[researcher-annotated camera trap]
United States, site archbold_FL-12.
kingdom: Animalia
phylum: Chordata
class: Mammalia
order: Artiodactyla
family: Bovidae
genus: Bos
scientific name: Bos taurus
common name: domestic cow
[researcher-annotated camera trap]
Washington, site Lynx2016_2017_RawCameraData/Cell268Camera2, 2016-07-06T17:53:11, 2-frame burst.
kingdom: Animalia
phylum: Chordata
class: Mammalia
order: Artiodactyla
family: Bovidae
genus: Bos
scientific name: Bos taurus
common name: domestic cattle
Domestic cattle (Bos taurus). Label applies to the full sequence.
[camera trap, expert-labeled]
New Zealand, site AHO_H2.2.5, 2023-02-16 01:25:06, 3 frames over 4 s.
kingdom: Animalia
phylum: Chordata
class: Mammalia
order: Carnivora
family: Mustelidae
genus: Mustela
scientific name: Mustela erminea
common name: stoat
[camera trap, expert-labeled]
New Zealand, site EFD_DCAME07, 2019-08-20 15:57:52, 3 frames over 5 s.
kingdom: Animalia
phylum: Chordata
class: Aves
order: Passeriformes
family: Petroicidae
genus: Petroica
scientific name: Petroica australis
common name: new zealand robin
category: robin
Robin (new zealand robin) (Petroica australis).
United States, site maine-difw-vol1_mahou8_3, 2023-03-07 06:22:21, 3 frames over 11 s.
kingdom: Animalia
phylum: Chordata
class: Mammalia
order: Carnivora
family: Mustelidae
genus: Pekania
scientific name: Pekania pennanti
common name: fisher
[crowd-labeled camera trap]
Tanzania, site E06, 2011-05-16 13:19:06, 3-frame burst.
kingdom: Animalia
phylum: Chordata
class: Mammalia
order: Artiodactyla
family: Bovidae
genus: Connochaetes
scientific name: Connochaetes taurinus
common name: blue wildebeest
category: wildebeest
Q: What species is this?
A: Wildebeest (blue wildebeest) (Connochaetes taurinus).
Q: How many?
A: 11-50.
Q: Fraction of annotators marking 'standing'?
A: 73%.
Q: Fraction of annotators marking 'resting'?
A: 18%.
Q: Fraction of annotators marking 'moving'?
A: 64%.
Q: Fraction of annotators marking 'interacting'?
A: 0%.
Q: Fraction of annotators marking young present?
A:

● ● ● ● ●

Give only the number of lines in the preceding data that include the word "frames".

Exercise output> 3